OPCVM

Swing pricing et gates, salutaires pour l’épargne longue

Par Jean-Marie Catala, Directeur Général délégué de Groupama Asset Management  
Les autorités de place ont permis ces dernières années l’application de deux mécanismes, anti-dilutif d’une part et contre le risque d’illiquidité d’autre part, de nature à protéger l’intérêt des porteurs de parts au sein des OPC. 
Jean-Marie Catala, directeur Général délégué de Groupama Asset Management

Utilisé depuis plus d’une décennie au Royaume-Uni et au Luxembourg, le mécanisme de swing pricing est autorisé par l’AMF pour les fonds de droit français depuis 2014. Ce dispositif de protection des porteurs de parts permet l’ajustement de la valeur liquidative face au risque de dilution, c’est-à-dire face à l’impact que peut avoir une souscription − provenant d’un investisseur entrant dans un fonds − ou d’un rachat, sur la valorisation du fonds. En effet, le cours auquel est acheté un titre financier est différent du cours auquel il est vendu et cet écart de prix se matérialise par un spread bid/ask.
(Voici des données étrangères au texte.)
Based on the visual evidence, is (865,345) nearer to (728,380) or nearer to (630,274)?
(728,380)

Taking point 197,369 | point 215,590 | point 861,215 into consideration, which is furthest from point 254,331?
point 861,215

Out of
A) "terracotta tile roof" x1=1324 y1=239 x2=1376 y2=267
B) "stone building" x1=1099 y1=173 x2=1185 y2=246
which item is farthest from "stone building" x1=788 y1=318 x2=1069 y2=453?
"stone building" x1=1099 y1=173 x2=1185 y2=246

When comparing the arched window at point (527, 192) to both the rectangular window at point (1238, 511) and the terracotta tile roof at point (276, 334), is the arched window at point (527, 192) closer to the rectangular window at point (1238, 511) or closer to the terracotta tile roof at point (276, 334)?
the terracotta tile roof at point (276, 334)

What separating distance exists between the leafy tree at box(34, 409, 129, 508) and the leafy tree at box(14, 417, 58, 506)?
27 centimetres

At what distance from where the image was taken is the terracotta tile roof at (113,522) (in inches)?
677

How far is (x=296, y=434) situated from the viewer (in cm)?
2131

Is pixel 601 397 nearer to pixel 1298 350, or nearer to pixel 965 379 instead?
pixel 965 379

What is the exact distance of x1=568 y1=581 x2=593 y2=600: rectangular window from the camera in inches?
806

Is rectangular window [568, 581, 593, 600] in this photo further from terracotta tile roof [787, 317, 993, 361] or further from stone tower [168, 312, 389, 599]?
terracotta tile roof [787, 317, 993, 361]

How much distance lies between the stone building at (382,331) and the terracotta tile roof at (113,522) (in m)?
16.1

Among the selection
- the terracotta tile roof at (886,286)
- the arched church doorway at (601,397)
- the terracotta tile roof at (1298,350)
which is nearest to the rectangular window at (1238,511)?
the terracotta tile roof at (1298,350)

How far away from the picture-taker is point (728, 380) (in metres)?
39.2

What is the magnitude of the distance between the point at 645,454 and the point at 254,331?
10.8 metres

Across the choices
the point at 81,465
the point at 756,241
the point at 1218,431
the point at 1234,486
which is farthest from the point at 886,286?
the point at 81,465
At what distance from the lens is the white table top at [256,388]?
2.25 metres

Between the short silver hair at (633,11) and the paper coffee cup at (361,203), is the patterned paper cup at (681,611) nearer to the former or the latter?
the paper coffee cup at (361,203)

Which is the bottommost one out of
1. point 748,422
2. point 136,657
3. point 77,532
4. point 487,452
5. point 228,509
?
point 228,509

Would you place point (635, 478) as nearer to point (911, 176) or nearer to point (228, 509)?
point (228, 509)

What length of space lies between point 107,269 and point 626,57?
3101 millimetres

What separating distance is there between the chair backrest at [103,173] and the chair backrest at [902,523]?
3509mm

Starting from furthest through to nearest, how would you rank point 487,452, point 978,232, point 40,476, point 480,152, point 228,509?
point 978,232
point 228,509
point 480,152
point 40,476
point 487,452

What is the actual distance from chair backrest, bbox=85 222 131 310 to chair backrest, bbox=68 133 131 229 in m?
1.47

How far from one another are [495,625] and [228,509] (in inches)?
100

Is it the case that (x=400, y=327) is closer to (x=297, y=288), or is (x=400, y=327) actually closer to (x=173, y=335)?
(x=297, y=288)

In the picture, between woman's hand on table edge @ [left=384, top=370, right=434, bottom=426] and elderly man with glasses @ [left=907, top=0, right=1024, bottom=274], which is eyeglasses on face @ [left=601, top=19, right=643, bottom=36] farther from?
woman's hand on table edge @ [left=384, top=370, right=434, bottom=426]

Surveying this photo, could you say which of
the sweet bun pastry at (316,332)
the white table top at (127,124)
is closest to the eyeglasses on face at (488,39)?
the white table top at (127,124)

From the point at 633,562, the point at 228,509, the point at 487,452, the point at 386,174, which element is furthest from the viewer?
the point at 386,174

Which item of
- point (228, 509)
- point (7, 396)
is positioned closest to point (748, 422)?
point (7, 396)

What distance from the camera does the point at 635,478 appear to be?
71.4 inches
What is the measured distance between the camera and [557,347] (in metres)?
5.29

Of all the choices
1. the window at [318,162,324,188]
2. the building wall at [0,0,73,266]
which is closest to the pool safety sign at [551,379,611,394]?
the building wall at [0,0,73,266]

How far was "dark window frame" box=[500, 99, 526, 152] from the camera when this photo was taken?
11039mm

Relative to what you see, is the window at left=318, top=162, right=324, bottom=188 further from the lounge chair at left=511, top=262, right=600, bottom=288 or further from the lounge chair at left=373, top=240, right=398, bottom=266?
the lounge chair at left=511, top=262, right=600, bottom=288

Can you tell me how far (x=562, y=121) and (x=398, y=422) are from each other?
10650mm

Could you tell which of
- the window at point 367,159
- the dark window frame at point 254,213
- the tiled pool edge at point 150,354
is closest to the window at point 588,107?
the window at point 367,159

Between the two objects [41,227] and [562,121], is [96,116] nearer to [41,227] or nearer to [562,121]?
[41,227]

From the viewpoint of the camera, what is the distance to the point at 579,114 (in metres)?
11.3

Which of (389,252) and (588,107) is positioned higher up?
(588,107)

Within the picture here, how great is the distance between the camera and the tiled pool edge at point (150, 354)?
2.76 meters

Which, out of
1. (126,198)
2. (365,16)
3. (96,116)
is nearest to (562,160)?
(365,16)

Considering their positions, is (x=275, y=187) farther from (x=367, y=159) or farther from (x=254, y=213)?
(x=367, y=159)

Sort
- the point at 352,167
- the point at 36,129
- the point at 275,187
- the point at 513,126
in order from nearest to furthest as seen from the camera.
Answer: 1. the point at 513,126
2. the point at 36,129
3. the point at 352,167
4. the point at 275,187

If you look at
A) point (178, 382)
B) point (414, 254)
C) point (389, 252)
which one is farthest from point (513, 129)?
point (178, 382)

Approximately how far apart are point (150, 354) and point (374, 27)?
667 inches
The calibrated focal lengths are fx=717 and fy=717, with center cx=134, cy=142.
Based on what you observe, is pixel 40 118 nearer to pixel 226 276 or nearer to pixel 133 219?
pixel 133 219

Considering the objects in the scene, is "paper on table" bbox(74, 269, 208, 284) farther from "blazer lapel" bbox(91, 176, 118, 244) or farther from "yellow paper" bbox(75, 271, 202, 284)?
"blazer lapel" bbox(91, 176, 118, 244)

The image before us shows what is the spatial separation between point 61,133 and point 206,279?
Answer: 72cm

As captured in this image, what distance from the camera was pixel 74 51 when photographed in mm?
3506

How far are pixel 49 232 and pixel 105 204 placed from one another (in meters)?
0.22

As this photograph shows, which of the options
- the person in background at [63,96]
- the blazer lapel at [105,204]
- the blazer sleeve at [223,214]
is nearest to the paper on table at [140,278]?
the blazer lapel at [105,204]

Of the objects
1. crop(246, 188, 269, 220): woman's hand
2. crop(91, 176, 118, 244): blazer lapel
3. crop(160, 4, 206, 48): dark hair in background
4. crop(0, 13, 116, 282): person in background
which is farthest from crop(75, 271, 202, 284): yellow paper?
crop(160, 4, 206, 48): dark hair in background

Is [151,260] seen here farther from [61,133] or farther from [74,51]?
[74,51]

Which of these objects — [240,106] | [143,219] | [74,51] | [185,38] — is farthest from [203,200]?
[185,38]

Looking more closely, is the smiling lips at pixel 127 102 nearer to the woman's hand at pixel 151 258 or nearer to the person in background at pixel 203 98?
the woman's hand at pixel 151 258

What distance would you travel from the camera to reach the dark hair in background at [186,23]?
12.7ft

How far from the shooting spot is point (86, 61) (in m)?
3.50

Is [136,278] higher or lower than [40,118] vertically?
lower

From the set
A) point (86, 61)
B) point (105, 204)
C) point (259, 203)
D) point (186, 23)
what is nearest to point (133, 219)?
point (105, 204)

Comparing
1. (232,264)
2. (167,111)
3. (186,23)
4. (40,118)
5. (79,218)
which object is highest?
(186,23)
En d’autres termes, la fourchette entre prix acheteur et prix vendeur.
 Par conséquent, lorsque le gérant du portefeuille investit les sommes souscrites dans le fonds, il peut être amené à payer les titres à un prix plus élevé que celui auquel ce titre est valorisé, lors du calcul de la valeur liquidative (VL) de l’OPC. Le phénomène inverse se produit en cas de rachat sur le fonds. Cet écart entre le prix négocié sur le marché et le cours retenu pour la valorisation sera alors supporté par l’ensemble des porteurs et impactera négativement la performance du fonds.
 Quand les sous-jacents sont réputés liquides, il y a généralement peu d’écart bid/ask. En revanche, la fourchette s’élargit et peut subir des mouvements significatifs dans le cadre d’actifs moins liquides. Tous les actifs de taux cotés en milieu de fourchette – crédit high yield, obligations des marchés émergents, obligations convertibles par exemple – sont sensibles au risque de dilution, en cas de flux conséquents d’entrée ou de sortie dans un fonds.
 Le swing pricing a donc pour vocation de réduire, pour les porteurs déjà investis dans un fonds, le coût de réaménagement de portefeuille lié aux mouvements de passif (souscriptions et rachats des investisseurs). La valeur liquidative est ainsi ajustée à la hausse si la variation de passif est positive, et à la baisse si la variation de passif est négative. Cette protection s’inscrit dans une logique d’équité entre les porteurs de parts.
 De son côté, le mécanisme de plafonnement des rachats, aussi appelé mécanisme de gates, est prévu par le Code Monétaire et Financier et, depuis 2017, autorisé par l’AMF. Il permet d’étaler les rachats sur plusieurs valeurs liquidatives via un plafonnement temporaire de ces derniers. Les gates visent avant tout à protéger la qualité des actifs des fonds en les préservant de « ventes forcées » à des conditions très dégradées. Cela permet également d’honorer progressivement les rachats en préservant l’égalité des porteurs.
 Il s’agit ainsi de pallier le risque d’illiquidité qui est lié à un décalage trop important survenu entre la liquidité des actifs du fonds et les conditions de rachat offertes aux investisseurs.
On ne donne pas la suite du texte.